For an institution that has garnered severe criticism in regard to AI on the battlefield, businesses could learn from its simple outlay.
27 February 2020

United States Navy Northrop Grumman unmanned surveillance aircraft. Source: Shutterstock

Tesla CEO Elon Musk is a frequent harbinger for artificial intelligence’s (AI) potential to destroy human life as we know it, aiming warnings at government agencies, business enterprises, and media.

The technology is being championed by users in all sectors, including public services and defense, and is proving to be powerful, although academicians and researchers believe that it is still in its nascency.

Facebook CEO Mark Zuckerberg, who is a pioneer of AI use cases in many fields, also expressed concerns initially when they found that one of their early projects enabled the technology to develop a language of its own which its staff couldn’t interpret.

Musk, Zuckerberg, and other technology leaders such as Microsoft’s Satya Nadella, Google’s Sundar Pichai, and Amazon’s Jeff Bezos all have strong views and opinions on the possible benefits that AI will deliver— but agree that some form of guidance in terms of ethics is required.

Industry participants, academicians, and regulators, in the US, EU, as well as other regions, regularly debate and discuss this, and are slowly working on creating their own versions of frameworks that lay out what “AI ethics” should really look like.

For an institution that has probably garnered some of the most severe criticism in regard to the debate around the use of AI ‘on the battlefield’. The US Department of Defense (DOD) just announced their own AI ethics framework, and although it is meant to guide military operations, businesses can probably take something from its simple outlay.

The US DOD’s AI ethics framework is comprised of five basic principles, based on recommendations of the Defense Innovation Board:

  1. Responsible: Staff must take up responsibility for the development, deployment, and use of AI capabilities
  2. Equitable: Deliberate steps must be taken to minimize unintended bias in AI capabilities
  3. Traceable: AI capabilities must be developed and deployed in a way that uses transparent and auditable methodologies, data sources, and design procedures and documentation
  4. Reliable: AI capabilities must have explicit, well-defined uses, and the safety, security, and effectiveness of such capabilities continually tested
  5. Governable: Staff must ensure that it is always possible to detect and avoid unintended consequences

How US DOD’s AI ethics could play out for enterprises

Enterprises have been using AI in interesting ways but most of it is limited to crunching data, automating workflows, and delighting customers with smarter, faster, and more efficient services.

The banking and financial services industry — among its peers — seems to be using AI to push the boundary.
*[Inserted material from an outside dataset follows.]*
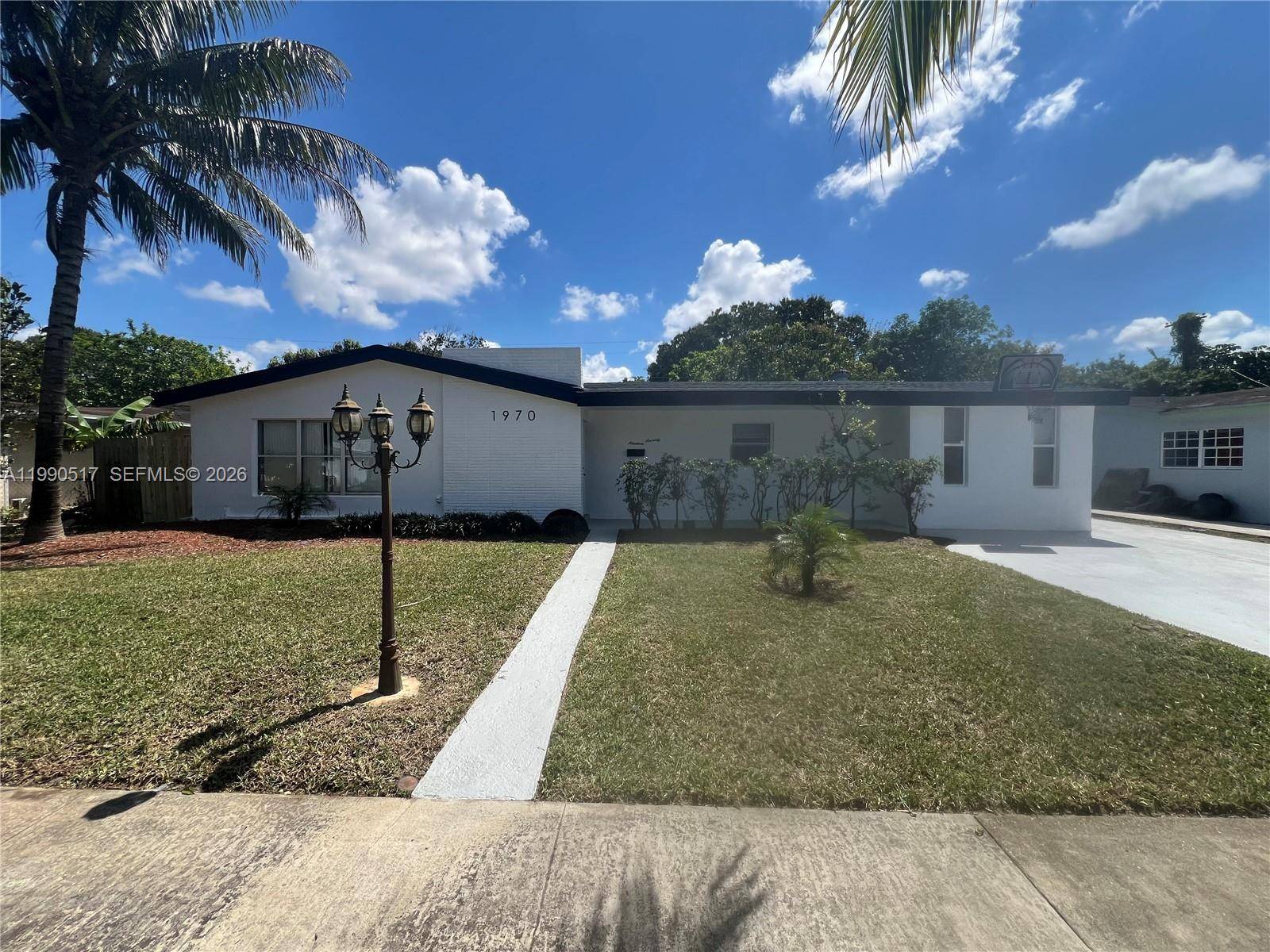 Welcome to this beautiful family residence of over 2, 000 square feet under air in the quiet neighborhood of Miami Gardens !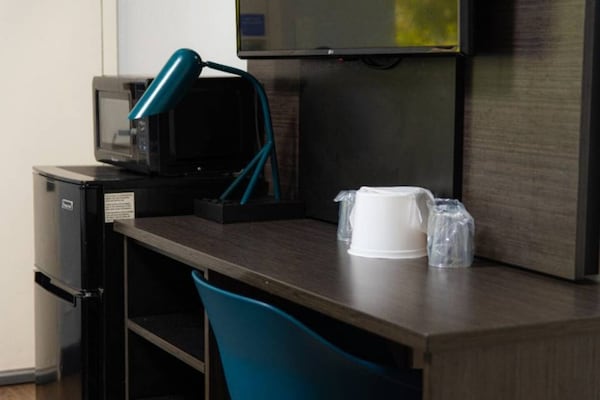 Foto van 2 tweepersoonsbedden | Premium, Micfridge - Vakantiehuis in Lantana - Facilities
With lending, for example, banks are experimenting with the use of AI to improve credit checks and automate decision making. Let’s see how the US DOD’s rules of AI ethics could help.

The lending model created by the bank’s staff would be trained on data that the bank has gathered in the past. This model will then be tested and deployed. If the model truly uses an AI engine, then it will be expected to evolve over time and learn from the decisions it makes.

In the above case, the bank’s staff bound by the US DOD’s rules must take responsibility for not only the development of the model but also its deployment, recognizing the fact that decisions made by the bank could impact an entire community or state at the very least.

To ensure that the model is equitable, the bank must ensure that there’s no bias in the data it was fed when it was initially trained. Further, to keep the lending model functioning well, staff need to make sure that future iterations of the model are transparent and easily explainable — governable.

Finally, when a decision is made by the model, the bank’s staff and the lending team must be able to rely on it. That’s ultimately what will deliver value to the operations and its customers. Truth be told, the US DOD’s AI ethics can simply be lifted and applied to enterprise use cases.

However, given their brevity and simplicity, more effort must be made by enterprises to think deeply, broadly, and clearly about how their AI projects can use the principles to accelerate their development and flex their deployment scales.

Ultimately, enterprises need to agree on and adopt a common AI ethics framework. Without it, innovation will slow down.